La servante, les bras ballants, écoutait ces bruits ; ils passaient à côté d’elle, rebondissaient sur sa joie sans l’entamer. Et ses yeux gardaient toute leur lumière.

Alors, la Misangère se tut. Pour la première fois, elle jugea Francine insolente ; elle pensa que cette fille, en apparence si soumise, avait des défauts cachés, de très gros défauts, peut-être. Il fallait la surveiller et, s’il en était besoin, lui serrer la bride, fortement.

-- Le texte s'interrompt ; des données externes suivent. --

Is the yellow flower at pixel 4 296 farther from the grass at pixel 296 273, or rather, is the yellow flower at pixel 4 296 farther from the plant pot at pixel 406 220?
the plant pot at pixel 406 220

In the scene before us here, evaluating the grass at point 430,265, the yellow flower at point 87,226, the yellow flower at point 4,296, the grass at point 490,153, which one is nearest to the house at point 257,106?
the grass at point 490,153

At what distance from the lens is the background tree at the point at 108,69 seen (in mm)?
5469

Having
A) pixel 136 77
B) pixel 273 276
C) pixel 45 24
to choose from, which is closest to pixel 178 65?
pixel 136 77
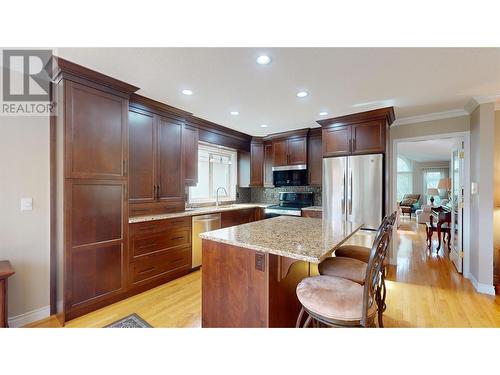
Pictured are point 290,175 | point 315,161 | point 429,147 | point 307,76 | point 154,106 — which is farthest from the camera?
point 429,147

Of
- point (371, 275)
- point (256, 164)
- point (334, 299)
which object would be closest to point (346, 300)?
point (334, 299)

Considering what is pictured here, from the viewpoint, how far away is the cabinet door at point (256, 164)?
4.92 meters

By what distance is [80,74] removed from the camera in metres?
2.06

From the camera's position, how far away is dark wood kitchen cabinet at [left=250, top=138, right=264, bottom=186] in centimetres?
492

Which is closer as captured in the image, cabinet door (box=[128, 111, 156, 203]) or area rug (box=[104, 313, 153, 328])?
area rug (box=[104, 313, 153, 328])

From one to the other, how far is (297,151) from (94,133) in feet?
10.9

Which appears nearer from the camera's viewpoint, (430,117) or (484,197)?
(484,197)

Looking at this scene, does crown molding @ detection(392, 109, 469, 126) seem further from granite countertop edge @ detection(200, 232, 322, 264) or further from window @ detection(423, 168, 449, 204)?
window @ detection(423, 168, 449, 204)

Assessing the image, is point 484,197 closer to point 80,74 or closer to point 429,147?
point 80,74

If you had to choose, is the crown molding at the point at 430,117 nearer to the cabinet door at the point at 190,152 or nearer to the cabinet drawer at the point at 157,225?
the cabinet door at the point at 190,152

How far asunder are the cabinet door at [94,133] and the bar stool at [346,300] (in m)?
2.18

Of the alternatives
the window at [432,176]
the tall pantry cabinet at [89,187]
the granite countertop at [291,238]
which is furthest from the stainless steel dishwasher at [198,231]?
the window at [432,176]

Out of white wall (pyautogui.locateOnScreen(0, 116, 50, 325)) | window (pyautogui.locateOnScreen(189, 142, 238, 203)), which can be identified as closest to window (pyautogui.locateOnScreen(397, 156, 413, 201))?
window (pyautogui.locateOnScreen(189, 142, 238, 203))
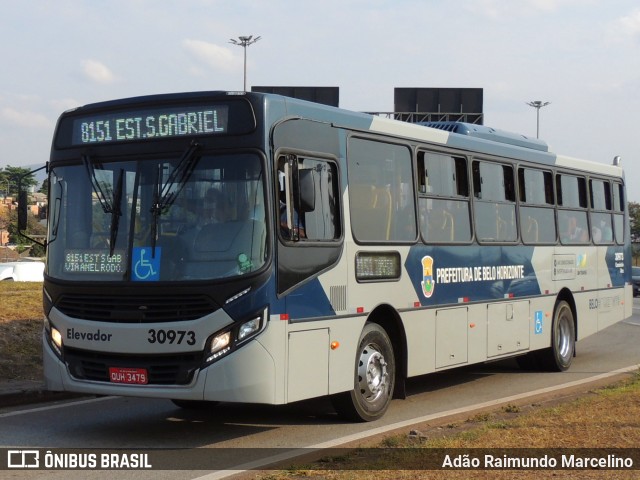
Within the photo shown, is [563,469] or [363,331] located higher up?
[363,331]

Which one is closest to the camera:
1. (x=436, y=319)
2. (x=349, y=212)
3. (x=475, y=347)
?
(x=349, y=212)

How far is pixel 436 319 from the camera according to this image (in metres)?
12.3

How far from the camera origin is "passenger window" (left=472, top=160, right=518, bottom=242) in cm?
1375

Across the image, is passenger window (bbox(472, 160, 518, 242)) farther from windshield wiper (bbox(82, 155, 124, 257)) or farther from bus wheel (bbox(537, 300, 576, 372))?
windshield wiper (bbox(82, 155, 124, 257))

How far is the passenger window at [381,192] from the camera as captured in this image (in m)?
10.9

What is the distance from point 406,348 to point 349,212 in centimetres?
182

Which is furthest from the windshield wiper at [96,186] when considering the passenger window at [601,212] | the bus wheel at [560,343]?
the passenger window at [601,212]

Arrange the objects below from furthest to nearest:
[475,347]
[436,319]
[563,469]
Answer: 1. [475,347]
2. [436,319]
3. [563,469]

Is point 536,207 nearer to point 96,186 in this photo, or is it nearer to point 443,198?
point 443,198

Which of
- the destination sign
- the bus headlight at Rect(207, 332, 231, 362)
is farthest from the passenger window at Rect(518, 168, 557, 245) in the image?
the bus headlight at Rect(207, 332, 231, 362)

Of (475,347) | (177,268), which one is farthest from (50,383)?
(475,347)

Aux belles heures de l’après-midi, Francine demanda poliment à Léa, la permission de sortir un peu.

— Tu veux aller chez Marguerite ?

— Je ne sais pas… peut-être non !

Francine ne désirait point aller à ia boulangerie. Elle avait fait toilette, toilette simple mais pimpante : corsage de cotonnade claire, tabliers à festons, souliers légers. Devant son miroir, elle avait essayé de donner à sa coiffure un tour nouveau ; comme ses cheveux étaient abondants et très beaux, du premier coup, elle n’avait pas mal réussi.

Le long du canal, elle chercha un coin d’ombre où il ferait bon s’asseoir et songer. Mais les pêcheurs étaient nombreux à cette lisière du Marais ; comme d’habitude, il en était venu de fort loin, même de la ville. Quelques-uns, qui ne prenaient rien, se promenaient ou s’ébattaient avec leur famille. Ce voisinage semblait fort gênant à Francine.